▸ 演習の目的
菅首相の談話を扱った読解文において、日本政府が保管しており近く韓国側に渡すとされている図書は何ですか。

▸ 読解文
韓国からの知人を大阪に案内した時に、大阪城内の豊臣秀吉の年譜にあった朝鮮征伐に目が留まったらしい。延世大学の優秀な学生の目には「豊臣秀吉に対して朝鮮は征伐されるようなどのような悪いことをしたのですか?」という問いかけ以上のものがあふれていた。そう彼女は知っているのだ。歴史を。理学部の俊英はその後卒業し、大学院合格を果たすも一流企業に就職、訳あって医学部に入り直すために退社し、ただちに医学生となることができた。
韓国併合という「巧みな」日本語に隠された、植民地化であったという真実、戦争継続のために人員不足がおきると皇民化政策によって日本人化させ、創氏改名を強いても、それは韓国側の要請だったとか、韓国の近代化に貢献したとか、なんとかと未だに言い繕う人が絶えないどころか、欧米列強から守るために韓国併合は歴史的必然性があったとかの主張さえ堂々となされている。
言論の自由が保障されている、のは間違いない。
「嫌韓流」なる漫画をご存じだろうか。かなり売れているらしいことが自己喧伝されている。内容も上記の視点から書かれた図書のみを参考図書に利用しているため、同内容に貫かれている。
そのような側から見れば、かつての村山談話や河野談話は相当面白くないことであろう。安倍元首相は自らの考えは封印し、先輩方の談話を踏襲することを内閣総理大臣として表明している。
そこで本題の菅首相の談話である。韓国併合条約発効100年のタイミングに、自身の参院選敗北、民主党代表選への不安材料の増加なども相まって、どのようなことを盛り込むか、まさに政治的ターニングポイントともなろうか、ということだと思う。
その骨子は朝日新聞(2010年8月10日夕刊)によれば以下の通りである。
・韓国の人々は、植民地支配によって、国と文化を奪われ、民族の誇りを深く傷付けられた。
・植民地支配がもたらした多大の損害と苦痛に対し、改めて痛切な反省と心からのお詫びの
気持ちを表明する。
・在サハリン韓国人支援、朝鮮半島出身者の遺骨返還支援など人道的な協力を今後とも誠実に実施する。
・日本政府が保管している朝鮮王朝儀軌などの図書を近く韓国側に渡す。
・両国は、二国間関係にとどまらず、東アジア共同体の構築を念頭に置いた地域と世界の平和と繁栄のために協力してリーダーシップを発揮する。
・両国のきずながより深く、かたいものになることを強く希求し、不断の努力を惜しまない。

▸ 提供資料
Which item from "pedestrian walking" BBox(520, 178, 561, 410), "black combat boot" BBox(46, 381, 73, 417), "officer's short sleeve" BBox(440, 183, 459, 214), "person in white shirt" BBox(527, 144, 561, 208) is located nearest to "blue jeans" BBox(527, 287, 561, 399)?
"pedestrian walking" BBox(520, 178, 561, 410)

==

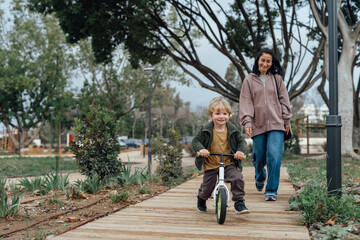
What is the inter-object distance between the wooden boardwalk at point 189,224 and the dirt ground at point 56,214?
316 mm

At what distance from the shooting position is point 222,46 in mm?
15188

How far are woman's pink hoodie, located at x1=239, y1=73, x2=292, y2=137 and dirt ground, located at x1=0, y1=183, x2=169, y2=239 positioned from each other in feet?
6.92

...

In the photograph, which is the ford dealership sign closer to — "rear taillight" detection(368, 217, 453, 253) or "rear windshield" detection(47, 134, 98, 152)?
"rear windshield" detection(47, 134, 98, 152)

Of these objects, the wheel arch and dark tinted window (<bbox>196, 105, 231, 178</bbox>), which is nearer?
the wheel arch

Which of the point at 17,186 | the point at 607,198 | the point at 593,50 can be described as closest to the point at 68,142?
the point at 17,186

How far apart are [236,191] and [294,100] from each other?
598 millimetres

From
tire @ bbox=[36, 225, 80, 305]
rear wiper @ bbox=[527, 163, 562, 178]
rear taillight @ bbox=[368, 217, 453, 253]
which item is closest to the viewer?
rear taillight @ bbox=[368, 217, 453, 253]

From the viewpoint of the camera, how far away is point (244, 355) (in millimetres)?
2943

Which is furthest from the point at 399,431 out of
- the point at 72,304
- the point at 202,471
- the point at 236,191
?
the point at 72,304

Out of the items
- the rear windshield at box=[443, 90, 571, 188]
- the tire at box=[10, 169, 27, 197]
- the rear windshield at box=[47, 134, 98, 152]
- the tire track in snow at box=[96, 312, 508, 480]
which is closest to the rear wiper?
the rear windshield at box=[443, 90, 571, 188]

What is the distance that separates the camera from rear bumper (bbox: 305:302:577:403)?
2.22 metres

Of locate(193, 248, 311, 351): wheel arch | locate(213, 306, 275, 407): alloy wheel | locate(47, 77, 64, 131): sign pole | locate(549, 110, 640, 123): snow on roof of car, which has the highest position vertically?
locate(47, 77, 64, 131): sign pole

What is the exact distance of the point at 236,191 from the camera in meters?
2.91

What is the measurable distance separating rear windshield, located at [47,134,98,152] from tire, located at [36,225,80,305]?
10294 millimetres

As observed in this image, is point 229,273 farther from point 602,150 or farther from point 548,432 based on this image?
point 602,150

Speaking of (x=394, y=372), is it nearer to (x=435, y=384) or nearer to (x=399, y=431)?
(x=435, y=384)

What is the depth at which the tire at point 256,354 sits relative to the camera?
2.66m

▸ 解答例
朝鮮王朝儀軌などの図書です。